Secondly, it explained, the establishment in Kenya often goes through a structure outside France. Mostly Gulf countries (such as Carrefour through Dubai), South Africa, the Netherlands or the United Kingdom.
It can also be through an investment made by the local partner, like in the case of Essilor and Peugeot.
France, which by the end of June this year was the third-largest bilateral lender behind China and Japan, has also been active in public projects.
Through the French Development Agency (AFD), the French government has financed projects to the tune of Sh128 billion since it started operations in Kenya in 1997.
The projects range from funding the construction of the electric line from Kenya to Ethiopia, rehabilitation of the runway at Mombasa International Airport, upgrading roads in central Kenya, as well as water and sanitation projects in Nairobi, Mombasa and Kisumu.
However, the incursion of French companies has not been without controversy, the most dramatic being the blacklisting of Idemia Securities Ltd, previously known as Safran Morpho, from operating in Kenya for at least 10 years following the disputed presidential elections in 2017.
Idemia had supplied the Independent Electoral and Boundaries Commission (IEBC) with voter registration kits, with taxpayers forking out Sh10 billion, only for the technology to malfunction.
The company also won the Sh6 billion tender for the Huduma Namba registration, with the aim of creating and managing a central master population database, a “single source of truth” on a person’s identity.
Also, the lucrative government tenders have seen French companies expose their dirty linen in public.
By mid-2019, a consortium of the Rift Valley Connect comprising Vinci Highways SAS, Meridian Infrastructure Africa Fund and Vinci Concessions SAS was locked in a fight over a Sh180 billion contract to upgrade the Nairobi-Nakuru highway.
The awarding of the contract to Rift Valley Connect was disputed by another French-led consortium made up of the African Infrastructure Investment Fund 3 Partnership (Aiim), Egis, Mota-Engil and Orascom.
However, for some French companies, the heat in the kitchen has just been too much, forcing them to bow out.

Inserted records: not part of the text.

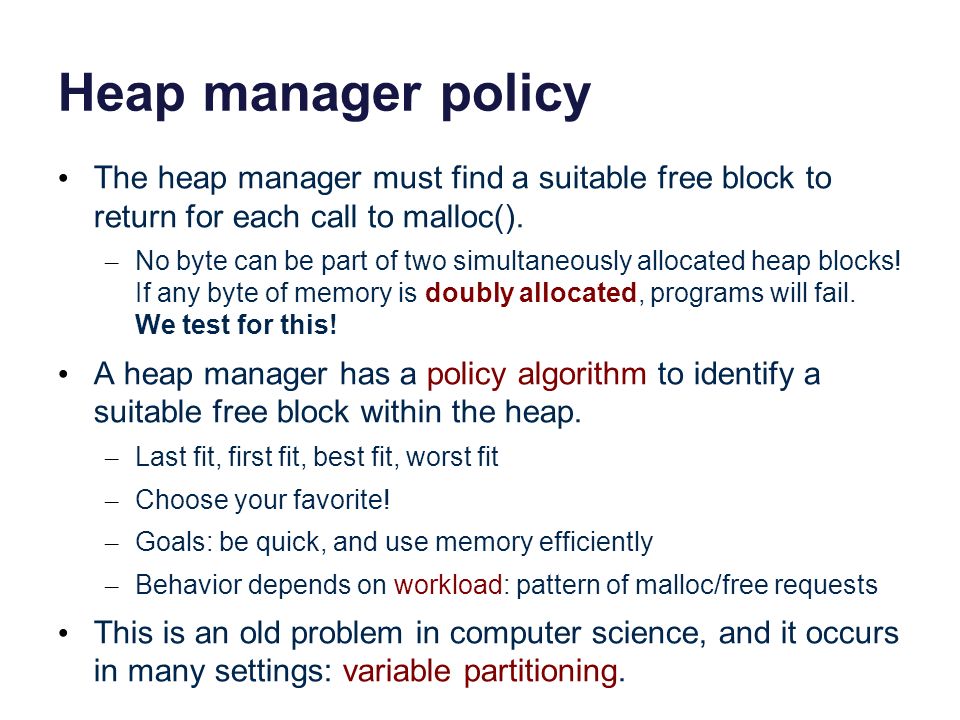 Heap manager policy

• The heap manager must find a suitable free block to return for each call to malloc().

– No byte can be part of two simultaneously allocated heap blocks! If any byte of memory is doubly allocated, programs will fail. We test for this!

• A heap manager has a policy algorithm to identify a suitable free block within the heap.

– Last fit, first fit, best fit, worst fit

– Choose your favorite!

– Goals: be quick, and use memory efficiently

– Behavior depends on workload: pattern of malloc/free requests

• This is an old problem in computer science, and it occurs in many settings: variable partitioning.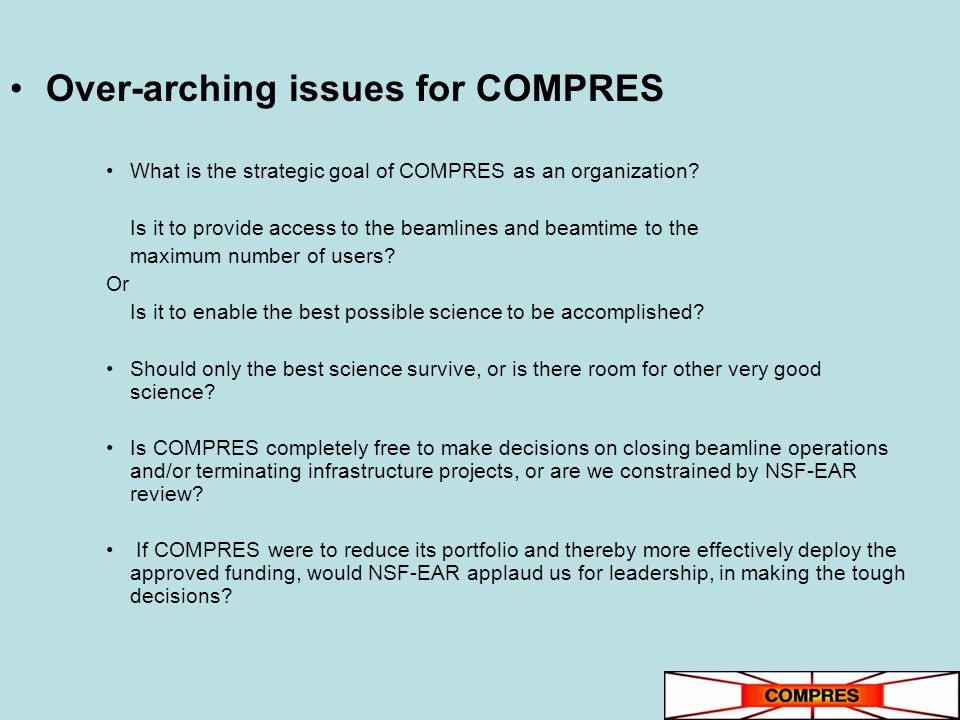 • Over-arching issues for COMPRES

• What is the strategic goal of COMPRES as an organization?

Is it to provide access to the beamlines and beamtime to the maximum number of users?

Or

Is it to enable the best possible science to be accomplished?

• Should only the best science survive, or is there room for other very good science?

• Is COMPRES completely free to make decisions on closing beamline operations and/or terminating infrastructure projects, or are we constrained by NSF-EAR review?

• If COMPRES were to reduce its portfolio and thereby more effectively deploy the approved funding, would NSF-EAR applaud us for leadership, in making the tough decisions?

COMPRES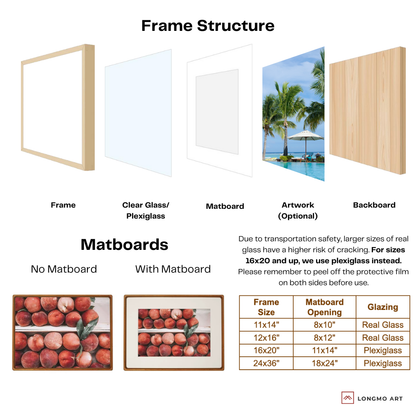 Frame Structure

Frame

Clear Glass/ Plexiglass

Matboard

Artwork (Optional)

Backboard

Matboards

No Matboard

With Matboard

Due to transportation safety, larger sizes of real glass have a higher risk of cracking. For sizes 16x20 and up, we use plexiglass instead. Please remember to peel off the protective film on both sides before use.

| Frame Size | Matboard Opening | Glazing |
|---|---|---|
| 11x14" | 8x10" | Real Glass |
| 12x16" | 8x12" | Real Glass |
| 16x20" | 11x14" | Plexiglass |
| 24x36" | 18x24" | Plexiglass |

LONGMO ART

Orange failed to navigate a telecommunications market under the iron grip of Safaricom. And in July, a French fertiliser manufacturer exited Kenya after a seven-year period in which it unsuccessfully tried to crack the market.
Timac Agro Kenya, a subsidiary of Roullier Group – one of the largest suppliers of fertiliser in the world – announced that it would wind up, reflecting intense competition.
Roullier Group began operations in Africa towards the end of 2013 and opened offices in Senegal and Côte d’Ivoire.